── Text shown ──

Jesus values the least, the last the lonely, the forgotten, and – as Robert Farrar Capon said – the dead.

Our values have shifted. Forgiveness trumps retribution, weakness trumps power, love is stronger than hate.

And it is love that changes things. Étienne Gilson contends that for Christians, the universe is most simply “a sum total of creatures owing their existence to an act of love”—the act of a creator who, “being charity…lives by charity.” Gilson imagines love flowing through the universe “like the life-giving blood through the body.”1

When Jesus calls us to be awake in order for us not to be caught off guard when the master returns, is not about switching sides to preserve one’s privileges, as people have attempted from time immemorial, “The king is dead. Long live the king,” but to be part of God’s reign of love in which the world is turned upside down.

Mark 13 is often understood as to be speaking about the return of Jesus, the second coming, and how to live in that expectation.

But I think it is reasonable to believe that the words of Mark 13 do not assume the absence but the presence of Jesus, that they not only know about his suffering and death, but also see his suffering and death on the cross as the inauguration of his reign.

───
── Material provided ──

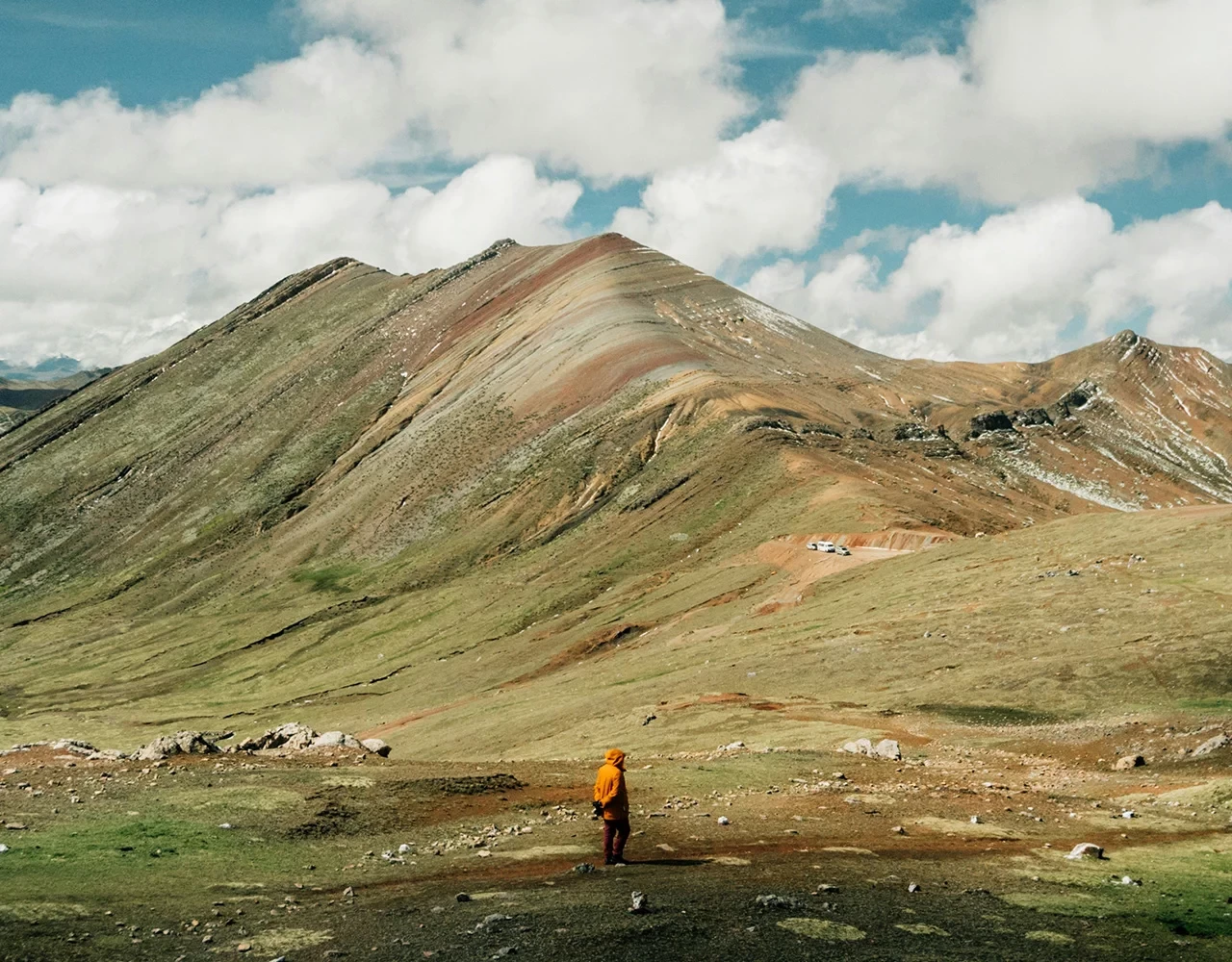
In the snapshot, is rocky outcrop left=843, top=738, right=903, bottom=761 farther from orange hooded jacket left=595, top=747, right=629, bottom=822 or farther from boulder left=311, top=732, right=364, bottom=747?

───

What to work on:
1) List every group of people that the reflection on Mark 13 says Jesus values.
2) Answer these questions from the reflection on Mark 13:
(a) Who is credited with adding "the dead" to those Jesus values?
(b) To what does Gilson compare love flowing through the universe?
(c) What does the writer see Jesus' suffering and death on the cross as?
3) Proceed with the reflection on Mark 13, picking up after its final sentence.
The material has no connection to the reflection on Mark 13.

Answers to the tasks:
1) the least, the last, the lonely, the forgotten, the dead

2)
(a) Robert Farrar Capon
(b) The life-giving blood through the body
(c) The inauguration of his reign

3)
The three ‘predictions’ of the Son of Man’s advent parallel the three ‘portents’ of the Human One’s death at the hands of the authorities… they … assert that someone “will see” this spectacle: the disciples, the powers, and the Sanhedrin, respectively. … “some of the disciples” (15:40) and the authorities (15:31) do in fact “see” the crucifixion of Jesus … Do the powers witness it as well? As Jesus hangs on the cross, at least one of the cosmic signs of 13:24 is indeed realized: “There was darkness over the whole land” (15:33 …).
And so the Son of Man’s death and his revelation “in power and glory” are the same moment. It is through his demonstration of the nonviolent power of the cross that the powers are overthrown.2

That means that the reign of Christ, which we celebrate on the last Sunday of the liturgical year, is not far off but is now, in our lifetime and – by the help of the Holy Spirit – in our lives.

Coming back to, life punishes those who come too late, the one obvious connection I could not help but make – no matter how much I tried not to – is the reality of global warming. We may live in denial about it, we may rationalize it, but for the sake of my children, I pray that they not be punished for my sins. This may be where Gerasimov’s dictum no longer works, for in the context of our environmental sins, it will not only be us but especially our children who will be punished for our tardiness.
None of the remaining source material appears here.